======== Texte à étudier ========

Mais surtout, la promesse de RER métropolitains ne s’inscrit dans une vision caduque de l’aménagement du territoire dans un contexte d’urgence écologique absolue. Quels en seraient les bénéfices pour la population ? Les formules incantatoires du Président de la République appelant à plus de qualité de vie grâce aux RER métropolitains ne cachent pas les intentions productivistes poursuivant la concentration accrue des richesses, des activités économiques, financières, stratégiques, autour des centres métropolitains au détriment des territoires alentours. Il s’agit là d’étendre encore les bassins d’emploi, obligeant la population à toujours plus de déplacements quotidiens, toujours plus loin, toujours plus de fatigue physique et psychique, toujours plus d’une prétendue vitesse qui cache une perte de temps considérable dans nos vies. Les territoires « autour » des centres métropolitains ne sont considérés que comme des réservoirs de main d’œuvre jetable, d’espaces naturels artificialisables, réceptacles des déchets de la ville ; des lieux où l’on dort, mais où l’on ne travaille pas et où l’on n’a plus le temps d’y vivre ! L’espace et le temps des citoyennes et citoyens ne sont pas libérés du productivisme. Ce dernier les « privatise » encore plus vite avec les RER métropolitains.
La course à la croissance des grands projets métropolitains est celle des infrastructures consommatrices d’énergie et de matières premières, destructrices de la biodiversité. Cela va à l’encontre d’un nouvel équilibre global à rechercher, dans le respect des milieux naturels et du climat. Des RER qui renforcent la métropolisation, ne sont pas seulement une illusion ou une fausse bonne idée. Ils traduisent une vision qui est celle du monde d’avant à l’heure où il faut organiser la démobilité, ralentir, organiser la dé-métropolisation. L’avenir de la politique des transports ne doit plus être pensé seulement comme celle du « report modal », de l’automobile vers le ferroviaire, mais comme celle qui interroge et agit sur les besoins.
Une autre vision de l’aménagement du territoire s’impose donc, celle qui privilégie la proximité, économise les déplacements, s’efforce concrètement de relocaliser l’emploi là où habitent les gens. Il est temps d’entrer dans une société post métropolisation qui redonne vie à chaque territoire.

======== Données fournies ========

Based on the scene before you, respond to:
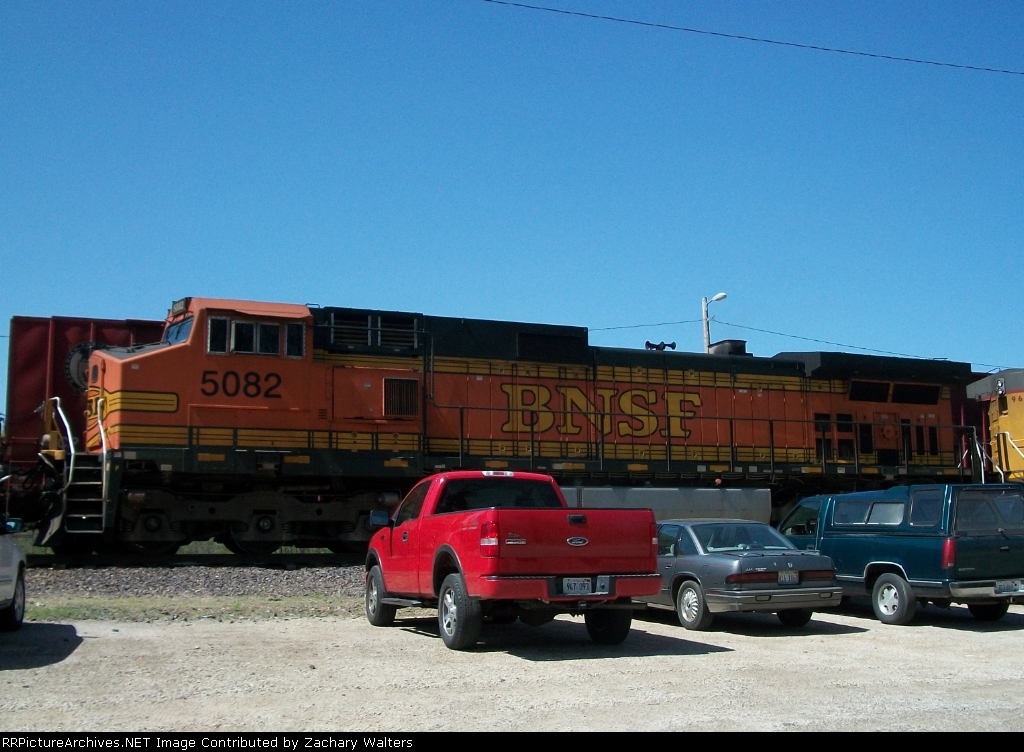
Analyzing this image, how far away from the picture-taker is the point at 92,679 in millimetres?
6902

========
======== Données fournies ========

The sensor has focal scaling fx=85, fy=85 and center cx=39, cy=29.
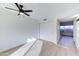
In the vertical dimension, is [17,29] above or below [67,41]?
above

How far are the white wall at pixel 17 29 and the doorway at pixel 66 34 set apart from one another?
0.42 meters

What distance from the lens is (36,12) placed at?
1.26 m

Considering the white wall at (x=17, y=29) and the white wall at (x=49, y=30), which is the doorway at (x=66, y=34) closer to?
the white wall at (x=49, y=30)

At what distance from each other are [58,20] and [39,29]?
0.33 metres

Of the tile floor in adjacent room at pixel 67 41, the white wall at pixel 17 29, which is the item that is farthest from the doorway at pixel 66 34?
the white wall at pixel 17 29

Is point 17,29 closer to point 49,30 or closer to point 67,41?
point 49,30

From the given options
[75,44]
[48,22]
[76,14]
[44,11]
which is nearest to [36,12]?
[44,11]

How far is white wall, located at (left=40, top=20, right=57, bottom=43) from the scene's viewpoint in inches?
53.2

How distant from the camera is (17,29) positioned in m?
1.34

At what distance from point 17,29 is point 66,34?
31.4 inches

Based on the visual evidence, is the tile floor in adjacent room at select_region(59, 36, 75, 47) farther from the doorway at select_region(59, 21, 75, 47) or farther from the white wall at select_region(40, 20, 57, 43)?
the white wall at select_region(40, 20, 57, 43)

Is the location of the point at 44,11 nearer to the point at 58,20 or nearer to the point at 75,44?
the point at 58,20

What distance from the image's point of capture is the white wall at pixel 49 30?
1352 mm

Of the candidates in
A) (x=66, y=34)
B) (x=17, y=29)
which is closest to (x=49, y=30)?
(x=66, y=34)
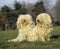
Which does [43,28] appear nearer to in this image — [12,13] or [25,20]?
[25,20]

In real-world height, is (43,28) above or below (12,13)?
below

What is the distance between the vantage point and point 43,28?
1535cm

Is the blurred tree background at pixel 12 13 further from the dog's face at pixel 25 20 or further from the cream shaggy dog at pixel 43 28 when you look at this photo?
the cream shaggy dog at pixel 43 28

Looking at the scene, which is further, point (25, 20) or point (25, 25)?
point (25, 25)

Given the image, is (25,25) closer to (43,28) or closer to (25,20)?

========

Pouvez-vous restituer mot pour mot le passage du texte sur les RER métropolitains, en commençant par « Une autre vision » et en poursuivant jusqu'à « à chaque territoire. » ?

Une autre vision de l’aménagement du territoire s’impose donc, celle qui privilégie la proximité, économise les déplacements, s’efforce concrètement de relocaliser l’emploi là où habitent les gens. Il est temps d’entrer dans une société post métropolisation qui redonne vie à chaque territoire.